Tasked with safeguarding the nation’s safety, wellbeing, prosperity, and more, the information the government needs to communicate is often quite complex. Yet, social media is designed differently, favoring short, sharable messages and accompanying visuals. To effectively support the government, we as marketers must therefore transform high-level concepts into content that is easily understood and transmitted. Government requirements, such as the Plain Writing Act and Section 508 of the Rehabilitation Act, support this. They articulate the importance of making government communications and information products like social media posts easy for the public to see, read, and understand. They also necessitate guidelines be followed when writing and designing on the government’s behalf.
Because the ‘product’ we are selling is often information, sometimes the product is the social post itself. For the post and the information therein (product) to land successfully, it must align to the government’s objectives (purpose), audiences (people), and platforms (place) as well as be relevant, on brand, and of the highest quality. One key factor in syncing all four Ps is by finding the appropriate tone.
Tone can be tricky. Too serious and people may tune out. Too playful and the government’s credibility may be questioned. Marketers must carefully consider what tone best suits their four Ps and find what works best for a given government account. It may not always be what you expect. Just take TSA for example.
With more than 1.2 million followers, TSA’s Instagram has become a viral favorite for its embrace of memes, puns, and funny videos. One of the account’s go-to tactics is to post strange things found during security checks. While on the surface this may seem off-brand for an agency dedicated to ensuring traveler safety, dig into TSA’s posts and you’ll discover each contains travel tips and reminders of rules to be followed when flying. TSA’s Instagram demonstrates how humor can be used as an effective tool for message uptake while also staying true to the essence of the agency’s mission: safety.

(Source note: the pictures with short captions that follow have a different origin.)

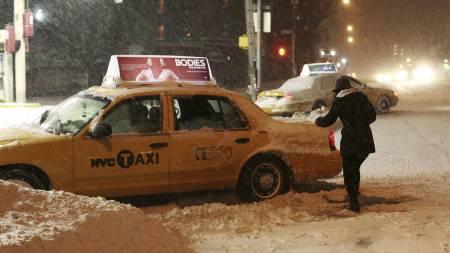 Drosjer har kjørt seg fast ved en bensinstasjon i New York. (Foto: Mike Adamucci/AP)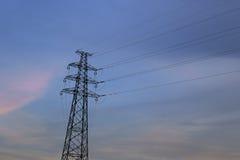 Заход солнца башни провода Стоковая Фотография RF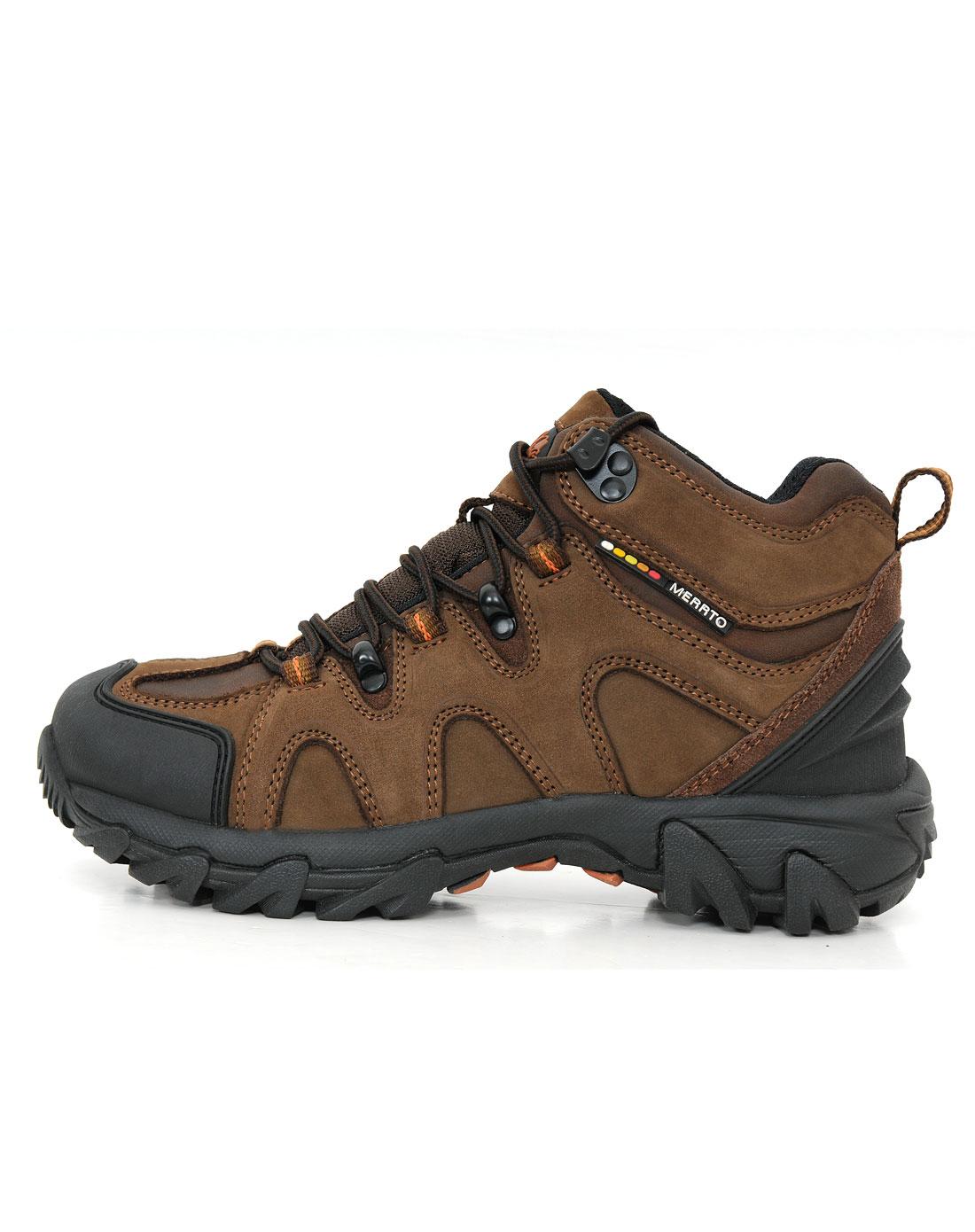 款咖啡色高帮防水登山鞋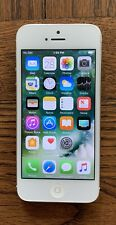 Apple iPhone 5 - 64GB - White & Silver (Unlocked)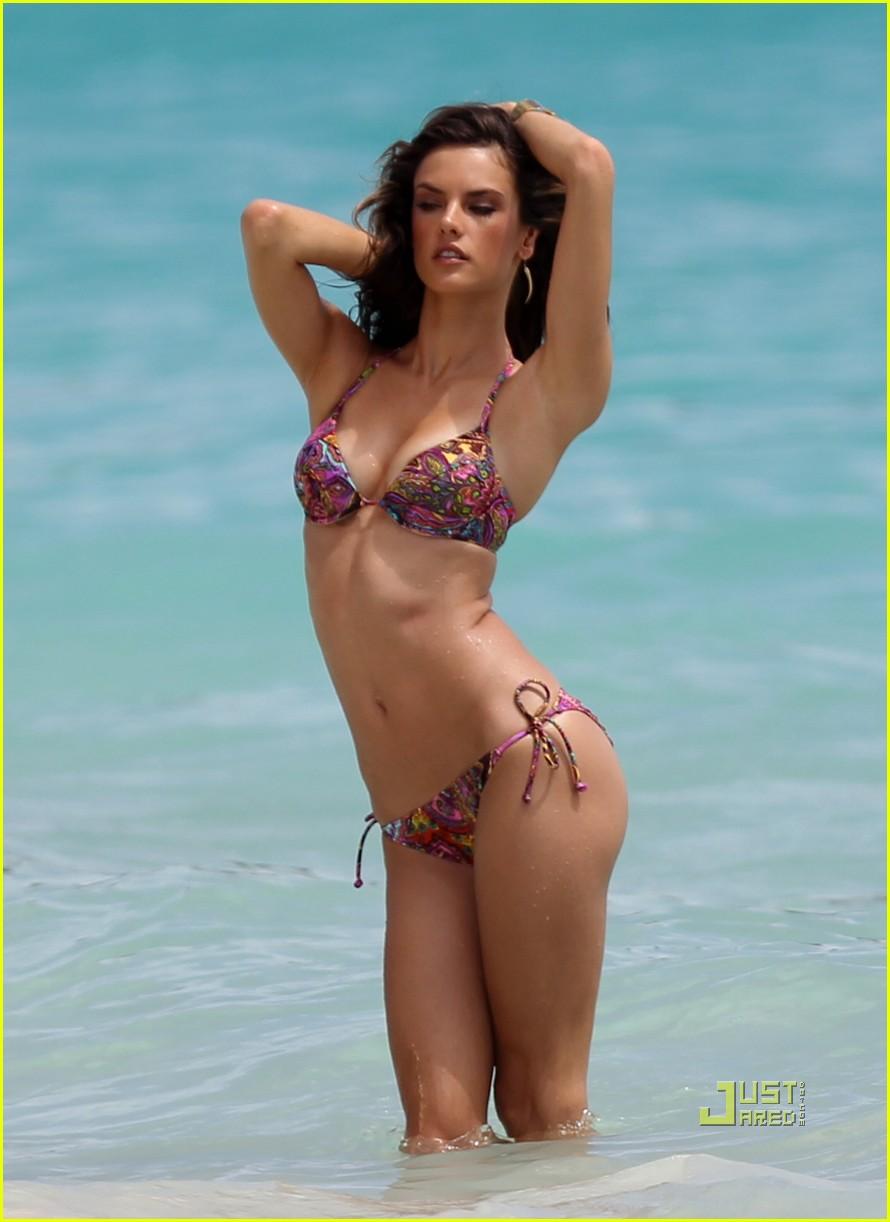 alessandra ambrosio bikini st barts 022468171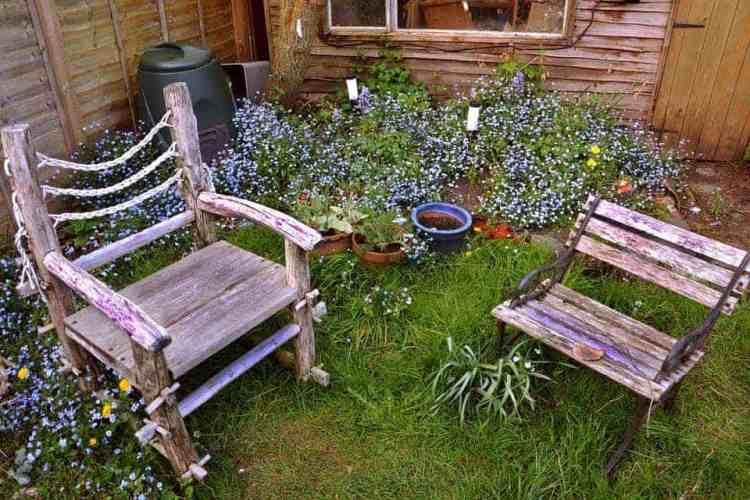 garden-chairs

While we all love a good joke, some social accounts require a more authoritative tone—think Department of Defense or branches of the military. Other times, a balance must be struck. That’s precisely what we found when working with CDC. The CDC social media channel represented a scientist who is well acquainted with speaking to academics, high-ranking government officials, and medical professionals. But when we found the existing following on X, formerly Twitter, was largely composed of members of the public and public-serving individuals and organizations (health care providers, public health professionals, grassroots organizations), we recommended a two-pronged approach: use targeted messages to that speak the language of academics, health organizations, and institutions to direct their attention toward research and essential health policies, but dedicate the bulk of organic content to engaging with the people who experience or treat the health conditions CDC seeks to prevent. Using an accessible, conversational tone, the goal for the latter approach is to post content that providers and patients can amplify by sharing on the platform, within their community, or among their peers.
Sticking with the analogy of information as our product, we can think of disinformation as shoplifting. Unlike misinformation, which happens accidentally, disinformation deliberately intends to deceive, or, to steal mindshare. Much disinformation has regrettably been spread using social media, often employing sensational language and clickbait tactics to gain traction. This brings us back to the importance of government social media accounts as well as a critical factor when producing content. When we consider what government channels should be bringing into the social sphere, their product is, in its simplest form, truth. To maintain the trust placed in government entities, social content and how its delivered must be carefully considered and thought through. As government marketers, we can’t default to easy viral victories. Instead, we must think harder about how to reach people using well-positioned, well-crafted, and universally accessible truths. Are you up for the challenge? We are.